# Just posting cuz its cool..beautiful..sweet...so dope..etc



## thepm4 (May 18, 2020)

Current project...nothing fancy...simple color app..(BM Regal matte..made the color on-site for approval)

It's the amazing craft-personship...different than carpentry, which is seen more often, and wanted to share. It's a custom design, so molds were made...up close, I wanna cut a piece off because it echoes butter...or white chocolate..hehe

If you look close, the overall piece was designed and casted in quadrants so there's 20 quadrants. I would say it was casted in a two part hard foam.

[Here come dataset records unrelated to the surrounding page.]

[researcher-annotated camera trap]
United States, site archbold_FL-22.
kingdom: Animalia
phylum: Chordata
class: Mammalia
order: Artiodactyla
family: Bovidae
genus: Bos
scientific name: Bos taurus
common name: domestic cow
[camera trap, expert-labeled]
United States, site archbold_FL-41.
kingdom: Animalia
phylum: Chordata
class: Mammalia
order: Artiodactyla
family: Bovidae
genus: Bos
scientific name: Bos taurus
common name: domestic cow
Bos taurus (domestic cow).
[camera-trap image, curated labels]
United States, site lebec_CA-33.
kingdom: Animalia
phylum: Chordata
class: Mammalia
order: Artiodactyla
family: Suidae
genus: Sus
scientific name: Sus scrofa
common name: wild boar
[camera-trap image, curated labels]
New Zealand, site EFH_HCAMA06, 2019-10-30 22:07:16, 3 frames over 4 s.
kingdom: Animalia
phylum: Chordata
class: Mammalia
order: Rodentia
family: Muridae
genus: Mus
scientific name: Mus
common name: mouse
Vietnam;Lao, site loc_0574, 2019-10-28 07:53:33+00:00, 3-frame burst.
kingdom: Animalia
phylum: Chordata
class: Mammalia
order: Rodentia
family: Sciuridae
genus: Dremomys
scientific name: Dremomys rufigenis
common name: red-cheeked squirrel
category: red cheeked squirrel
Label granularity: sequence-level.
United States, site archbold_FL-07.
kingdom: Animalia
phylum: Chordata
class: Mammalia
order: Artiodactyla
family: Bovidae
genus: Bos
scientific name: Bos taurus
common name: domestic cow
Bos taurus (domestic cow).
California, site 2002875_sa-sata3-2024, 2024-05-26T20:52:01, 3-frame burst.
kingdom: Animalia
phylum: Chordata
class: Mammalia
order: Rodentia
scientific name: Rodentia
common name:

Made by JP Weaver out of Glendale, CA. They call the casting product petitson.

Chose to brush with an oval brush from orange big box..and it's performed well (Zibra)

Doing the install as well....122 inches when done...two of them, installed vertically. 136" per layout was shipped, so had to cut.
For me, its so beautiful/custom, I can't throw out the parts I had to cut yet...lol











Happy Weekend


----------



## Crazy4paint (Dec 7, 2021)

Why wouldn't you spray this?


----------



## thepm4 (May 18, 2020)

Crazy4paint said:


> Why wouldn't you spray this?


There were a number of factors that came into my decision but to keep this short, i would say brushing solved issues of working with client's perception of "spraying" alongwith where the spraying would have been executed.

Another non-painting factor was liability. These pieces were custom made and pricey and took months to get. I chose not to take them off-site.


----------



## RH (Sep 7, 2010)

Pretty interesting item. Where was is being installed?


----------



## Knobbe (Mar 14, 2021)

That is a beautiful piece. My wife has installed decorative grilles similar to this for clients. I just remember they are not cheap.
Tableaux Grilles


----------



## thepm4 (May 18, 2020)

RH said:


> Pretty interesting item. Where was is being installed?


There are 2 of them...flanking a 20' fireplace and above freestanding cabinetry.


----------